Alors quand on dit que Dieu a une autorité, il faut vraiment prendre le temps d’expliquer ce qu’on veut dire. Parce que l’autorité de Dieu, elle ne ressemble à aucune autre.
D’abord, elle ne s’impose pas par la force. Jésus, dans l’évangile, enseigne et les gens sont « frappés ». Pas terrorisés, pas écrasés — frappés. Touchés au cœur. Son autorité passe par la parole juste, par la vérité dite avec amour, par des actes qui guérissent et relèvent. Ce n’est pas l’autorité du chef qui crie le plus fort, c’est l’autorité de celui dont la vie entière est cohérente avec ce qu’il dit.
Ensuite, l’autorité de Dieu respecte notre liberté. C’est peut-être ça le plus difficile à comprendre. Dieu ne nous oblige à rien. À Nazareth, il ne force pas les gens à croire. Il propose, il offre, il invite. Et si les gens refusent, il n’envoie pas la foudre. Il passe son chemin, attristé. Cette retenue, c’est une forme de respect immense de notre humanité.
L’autorité de Dieu, c’est aussi celle de quelqu’un qui connaît vraiment ce dont il parle. Il n’est pas un théoricien qui parle de la souffrance depuis un bureau confortable. Il est entré dans notre chair, il a connu la fatigue, la trahison, le rejet, la mort. Quand il parle de pardon, d’espérance, d’amour, il sait de quoi il parle.
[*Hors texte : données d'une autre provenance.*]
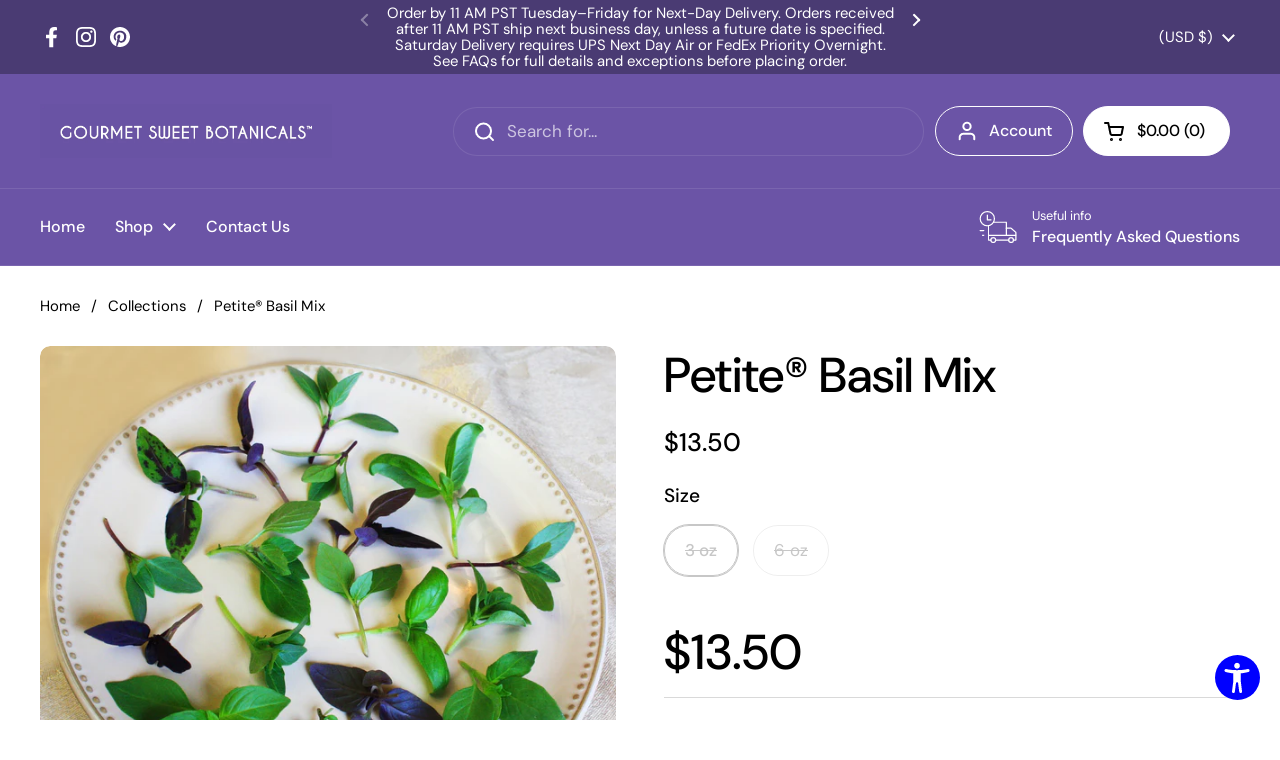

--- FILE ---
content_type: text/plain;charset=UTF-8, text/javascript
request_url: https://app.accessibilityspark.com/sessions?shop=gourmet-sweet-botanicals.myshopify.com
body_size: -73
content:
// 1768608373168 | gourmet-sweet-botanicals.myshopify.com | null | undefined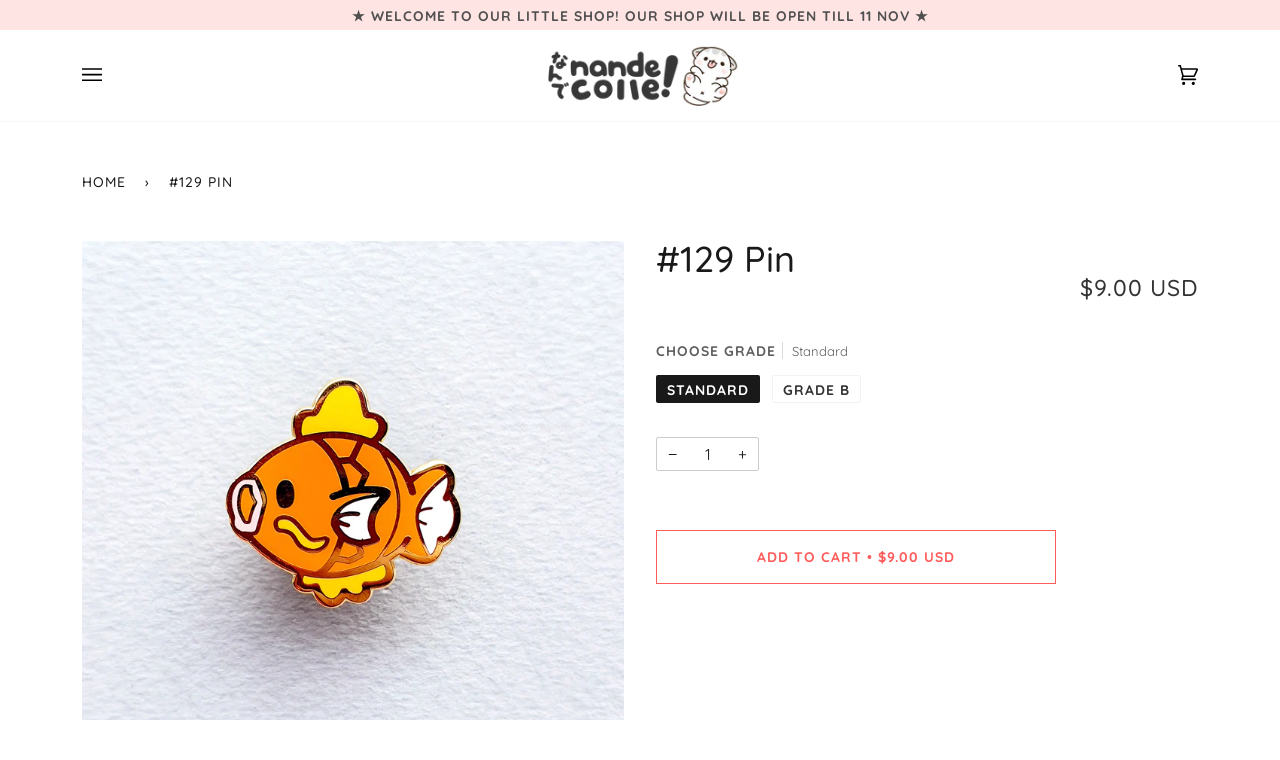

--- FILE ---
content_type: text/css
request_url: https://nandecolle.com/cdn/shop/t/6/assets/font-settings.css?v=97704257859356665201759260613
body_size: -101
content:
@font-face{font-family:Quicksand;font-weight:500;font-style:normal;font-display:swap;src:url(//nandecolle.com/cdn/fonts/quicksand/quicksand_n5.8f86b119923a62b5ca76bc9a6fb25da7a7498802.woff2?h1=bmFuZGVjb2xsZS5jb20&h2=bmFuZGVjb2xsZS5hY2NvdW50Lm15c2hvcGlmeS5jb20&hmac=95c62252b75d5c90f9fe4a899711317a3e2ff049eb76ba2f7e08c9af285222dc) format("woff2"),url(//nandecolle.com/cdn/fonts/quicksand/quicksand_n5.c31882e058f76d723a7b6b725ac3ca095b5a2a70.woff?h1=bmFuZGVjb2xsZS5jb20&h2=bmFuZGVjb2xsZS5hY2NvdW50Lm15c2hvcGlmeS5jb20&hmac=46875862847f3253e657d45f718ae5d2d921662019782ceb163b9b77fc65c13e) format("woff")}@font-face{font-family:Quicksand;font-weight:400;font-style:normal;font-display:swap;src:url(//nandecolle.com/cdn/fonts/quicksand/quicksand_n4.bf8322a9d1da765aa396ad7b6eeb81930a6214de.woff2?h1=bmFuZGVjb2xsZS5jb20&h2=bmFuZGVjb2xsZS5hY2NvdW50Lm15c2hvcGlmeS5jb20&hmac=0a348198a0615348d5ccd0f4599972932583c6c652d616e1ecd9a845617f75f3) format("woff2"),url(//nandecolle.com/cdn/fonts/quicksand/quicksand_n4.fa4cbd232d3483059e72b11f7239959a64c98426.woff?h1=bmFuZGVjb2xsZS5jb20&h2=bmFuZGVjb2xsZS5hY2NvdW50Lm15c2hvcGlmeS5jb20&hmac=8eb9daacc880fd70b6128b2a18946bbcce45ebd22bf939409e144f1127ee0410) format("woff")}@font-face{font-family:Quicksand;font-weight:500;font-style:normal;font-display:swap;src:url(//nandecolle.com/cdn/fonts/quicksand/quicksand_n5.8f86b119923a62b5ca76bc9a6fb25da7a7498802.woff2?h1=bmFuZGVjb2xsZS5jb20&h2=bmFuZGVjb2xsZS5hY2NvdW50Lm15c2hvcGlmeS5jb20&hmac=95c62252b75d5c90f9fe4a899711317a3e2ff049eb76ba2f7e08c9af285222dc) format("woff2"),url(//nandecolle.com/cdn/fonts/quicksand/quicksand_n5.c31882e058f76d723a7b6b725ac3ca095b5a2a70.woff?h1=bmFuZGVjb2xsZS5jb20&h2=bmFuZGVjb2xsZS5hY2NvdW50Lm15c2hvcGlmeS5jb20&hmac=46875862847f3253e657d45f718ae5d2d921662019782ceb163b9b77fc65c13e) format("woff")}@font-face{font-family:Quicksand;font-weight:700;font-style:normal;font-display:swap;src:url(//nandecolle.com/cdn/fonts/quicksand/quicksand_n7.d375fe11182475f82f7bb6306a0a0e4018995610.woff2?h1=bmFuZGVjb2xsZS5jb20&h2=bmFuZGVjb2xsZS5hY2NvdW50Lm15c2hvcGlmeS5jb20&hmac=afefd3e68a913bbe05a969a2ae265cb1b9338c548a23ff18110ec68a3998398e) format("woff2"),url(//nandecolle.com/cdn/fonts/quicksand/quicksand_n7.8ac2ae2fc4b90ef79aaa7aedb927d39f9f9aa3f4.woff?h1=bmFuZGVjb2xsZS5jb20&h2=bmFuZGVjb2xsZS5hY2NvdW50Lm15c2hvcGlmeS5jb20&hmac=27d52f01b7a74817670094cba3d32fc484c82767d8cf946b31d214dc7b1300da) format("woff")}@font-face{font-family:Quicksand;font-weight:700;font-style:normal;font-display:swap;src:url(//nandecolle.com/cdn/fonts/quicksand/quicksand_n7.d375fe11182475f82f7bb6306a0a0e4018995610.woff2?h1=bmFuZGVjb2xsZS5jb20&h2=bmFuZGVjb2xsZS5hY2NvdW50Lm15c2hvcGlmeS5jb20&hmac=afefd3e68a913bbe05a969a2ae265cb1b9338c548a23ff18110ec68a3998398e) format("woff2"),url(//nandecolle.com/cdn/fonts/quicksand/quicksand_n7.8ac2ae2fc4b90ef79aaa7aedb927d39f9f9aa3f4.woff?h1=bmFuZGVjb2xsZS5jb20&h2=bmFuZGVjb2xsZS5hY2NvdW50Lm15c2hvcGlmeS5jb20&hmac=27d52f01b7a74817670094cba3d32fc484c82767d8cf946b31d214dc7b1300da) format("woff")}@font-face{font-family:Quicksand;font-weight:700;font-style:normal;font-display:swap;src:url(//nandecolle.com/cdn/fonts/quicksand/quicksand_n7.d375fe11182475f82f7bb6306a0a0e4018995610.woff2?h1=bmFuZGVjb2xsZS5jb20&h2=bmFuZGVjb2xsZS5hY2NvdW50Lm15c2hvcGlmeS5jb20&hmac=afefd3e68a913bbe05a969a2ae265cb1b9338c548a23ff18110ec68a3998398e) format("woff2"),url(//nandecolle.com/cdn/fonts/quicksand/quicksand_n7.8ac2ae2fc4b90ef79aaa7aedb927d39f9f9aa3f4.woff?h1=bmFuZGVjb2xsZS5jb20&h2=bmFuZGVjb2xsZS5hY2NvdW50Lm15c2hvcGlmeS5jb20&hmac=27d52f01b7a74817670094cba3d32fc484c82767d8cf946b31d214dc7b1300da) format("woff")}
/*# sourceMappingURL=/cdn/shop/t/6/assets/font-settings.css.map?v=97704257859356665201759260613 */
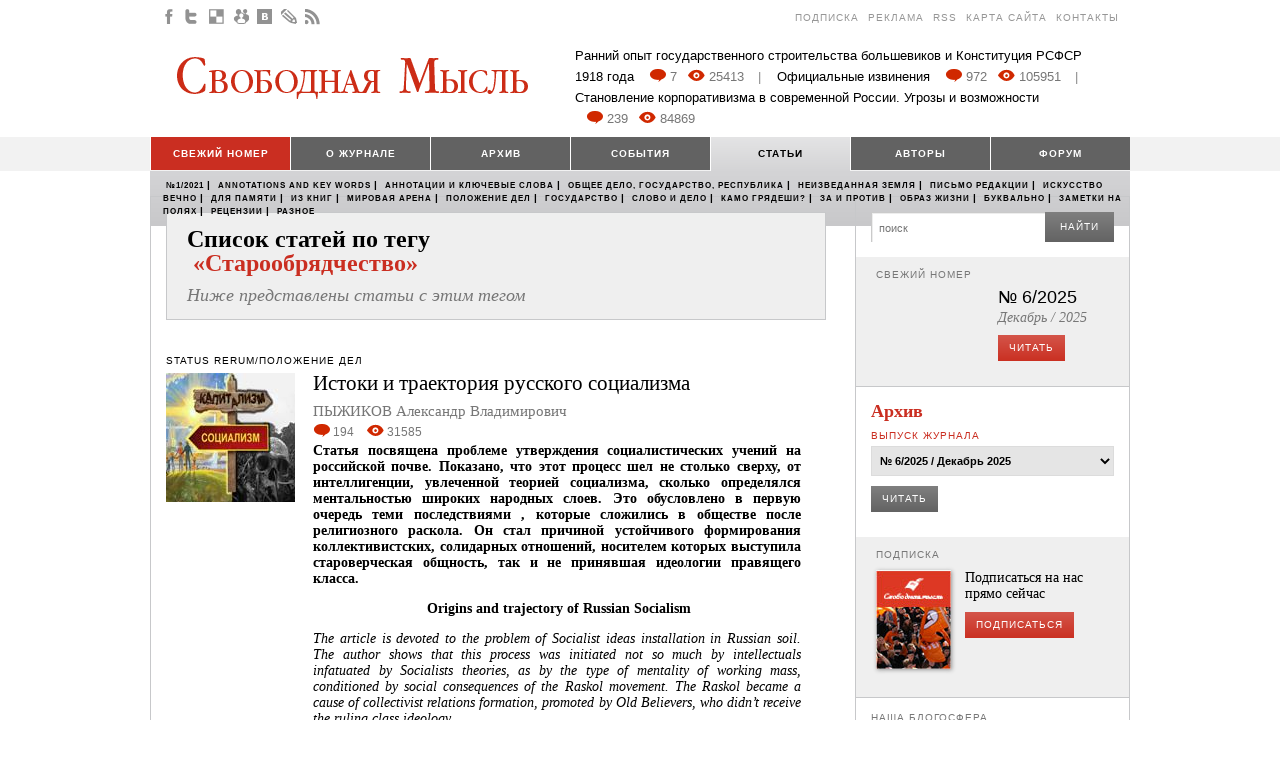

--- FILE ---
content_type: application/javascript
request_url: http://svom.info/static/js/ScrollGallery.js
body_size: 6086
content:
var SVM = SVM || {};

SVM.ScrollGallery = function(options) 
{
	this.settings =
    {
		container: null,
    	arrows: false,
		paginator: false,
		pages: false,
		mode: "block",
		pagesCount: null,
		currentPage: 1,
		mousewheel: false,
		autoScroll: false,
		autoScrollPause: false,
		delta: 0,
		enabled: true,
		timeout: 2000,
		timer: null,
		nextPage: 2,
		itemsPerPage: null
    };
	
	$.extend(this.settings, options);
	
	// vars
		   
	this._container = this.settings.container.find('.overflow');
	this._slider = this.settings.container.find('.slider');
	this._leftArrow = null;
	this._rightArrow = null;
	this._pagesCount = null;
	this._paginator = this.settings.container.find('.js-paginator');
	this._pagerBtns = null;
	this._currentPage = null;

	this.init();
};

SVM.ScrollGallery.prototype = 
{
	/// PUBLIC
	
	init: function()
	{
		
		var me = this;
		
		if (this.settings.container.attr('rel'))
		{
			this.settings.delta = this.settings.container.attr('rel')*1;
		}
		
		this.refresh();
		
		this.settings.container.bind('refresh', function()
		{
			me.refresh();
		});
		
		if (this.settings.paginator)
		{
			this._paginatorInit();
			
			// Scroll by pages
	
			this._pagerBtns.click(function()
			{
				if ( !$(this).hasClass('active') )
				{
					me._scrollToPage( $(this).attr('page') );
					me.settings.autoScrollPause = true;
				}
			});
		}
	
		if ( ( this.settings.autoScroll ) && ( this.settings.pagesCount > 1 ) )
		{
			this._autoScroll();
			
			$(document).bind('stopAutoScroll', function()
			{
				
				clearTimeout(me.settings.timer);
				me.settings.autoScrollPause = true;
				
			}).bind('resumeAutoScroll', function()
			{
				if (me.settings.autoScrollPause)
				{
					me.settings.autoScrollPause = false;
					me._scrollToPage(me.settings.nextPage);
					me._autoScroll();
				}
				
			});
		}
		
		if ( this.settings.arrows )
		{
			this._leftArrow = this.settings.container.find('.left');
			this._rightArrow = this.settings.container.find('.right');
			
			this._leftArrow.filter('.js-scrollBack').click(function()
			{
					me._scrollToPage( me.settings.currentPage*1-1 );
					me.settings.autoScrollPause = true;
					
					return false;
			});
			
			this._rightArrow.filter('.js-scrollForward').click(function()
			{
					me._scrollToPage( me.settings.currentPage*1+1 );
					me.settings.autoScrollPause = true;
					
					return false;
			});
			
			//this._checkArrows();
			
		}
		
		// Scroll by mousewheel
		
		if ( this.settings.mousewheel )
		{
			
			
			this._container.mousewheel(function(event, delta ) {
				
				if ((delta > 0) && (!me._leftArrow.hasClass('hidden'))) {
					
					me._scrollToPage( me.settings.currentPage-1 );
					
				} 
				
				if ((delta < 0) && (!me._rightArrow.hasClass('hidden'))) {
					
					me._scrollToPage( me.settings.currentPage+1 );
					
				}
				
				return false;
						
			});
			
		}

	},
	
	refresh: function()
	{
		
		if (this.settings.itemsPerPage)
		{
			this.settings.pagesCount = Math.ceil(this._slider.width()/( (this._container.find('.item:first').width()+this.settings.delta)*this.settings.itemsPerPage - this.settings.delta) );
		} else {
			this.settings.pagesCount = Math.ceil(this._slider.width()/(this._container.width()+this.settings.delta));
		}
		
		if (this.settings.pages) {
			this._pagesCount = this.settings.container.find('.js-pagesCount');
			this._currentPage = this.settings.container.find('.js-currentPage');
			this._pagesCount.text(this.settings.pagesCount);
		}
	},
	
	/// PRIVATE
	
	// Paginator init
	_paginatorInit: function()
	{
		
		
		for (i=1; i<= this.settings.pagesCount; i++) {
			this._paginator.append('<i class="b-scroll-paginator__item" page="' + i +  '">&bull;</i>');
		}
			   
		this._paginator.find('.b-scroll-paginator__item:first').addClass('active');
		this._pagerBtns = this._paginator.find('.b-scroll-paginator__item');
		
	},
	
	// Method hide/show scroll arrows
	_checkArrows: function()
	{
		
		if ( this.settings.currentPage == 1 ) {
			this._leftArrow.addClass('hidden');
		} else {
			this._leftArrow.removeClass('hidden');
		}
		
		if ( this.settings.currentPage == this.settings.pagesCount ) {
			this._rightArrow.addClass('hidden');
		} else {
			this._rightArrow.removeClass('hidden');
		}
		
   },
   
   // Scroll to page number
   _scrollToPage: function(page)
   {
		
		if ( (this.settings.enabled) && (page > 0) && (page <= this.settings.pagesCount ) )
		{
			
			var me = this;  
			
			if (this.settings.itemsPerPage)
			{
				var newLeft = -(this._container.find('.item:first').width()+this.settings.delta)*this.settings.itemsPerPage*(page - 1);
			} else {
				var newLeft = (-this.settings.delta - this._container.width())*( page - 1 );
			}
			
			if (this.settings.pages) {
				this._currentPage.text(page);
			}

			this._slider.animate({left: newLeft + "px"}, { duration: 500, easing: "easeInOutQuad", complete: function() { me.settings.enabled = true; } } );
			this.settings.enabled = false;
			this.settings.currentPage = page;

			if (this.settings.paginator)
			{
				this._pagerBtns.removeClass('active');
				$(this._pagerBtns[page-1]).addClass('active');
			}

			if ( this.settings.arrows )
			{
				//this._checkArrows();
			}
			
		}
	
   },
   
   // Автоматическая цикличная прокрутка галлереи  
   _autoScroll: function()
   {
	   var me = this;
	
		if (me.settings.currentPage != me.settings.pagesCount)
		{
			me.settings.nextPage=  me.settings.currentPage + 1;
		} else {
			me.settings.nextPage = 1;
		}
	   
	   this.settings.timer = setTimeout(function()
		{
			
			if ( !me.settings.autoScrollPause )
			{
				
				me._scrollToPage(me.settings.nextPage);
				
			} else {
				 setTimeout(function()
				{
					me.settings.autoScrollPause = false;
				}, 20000);
			}

			me._autoScroll();
			
		}, me.settings.timeout);
   }
      
	
};

$.fn.ScrollGallery = function(options)
{
	this.each(function()
	{
		// options
		options = $.extend(options, {container: $(this)});
		
		// create
		ScrollGallery = new SVM.ScrollGallery(options);
	
	});
};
C’est ça qui donne du poids à sa parole.
Dans nos vies concrètes aujourd’hui, reconnaître l’autorité de Dieu, c’est accepter qu’il y a une vérité plus grande que nos opinions personnelles, que tout ne se vaut pas, que certains chemins mènent vers la vie et d’autres vers la destruction. Pas parce qu’un règlement le dit, mais parce qu’on en a fait l’expérience.
L’autorité de Dieu n’écrase pas. Elle libère. C’est toute la différence.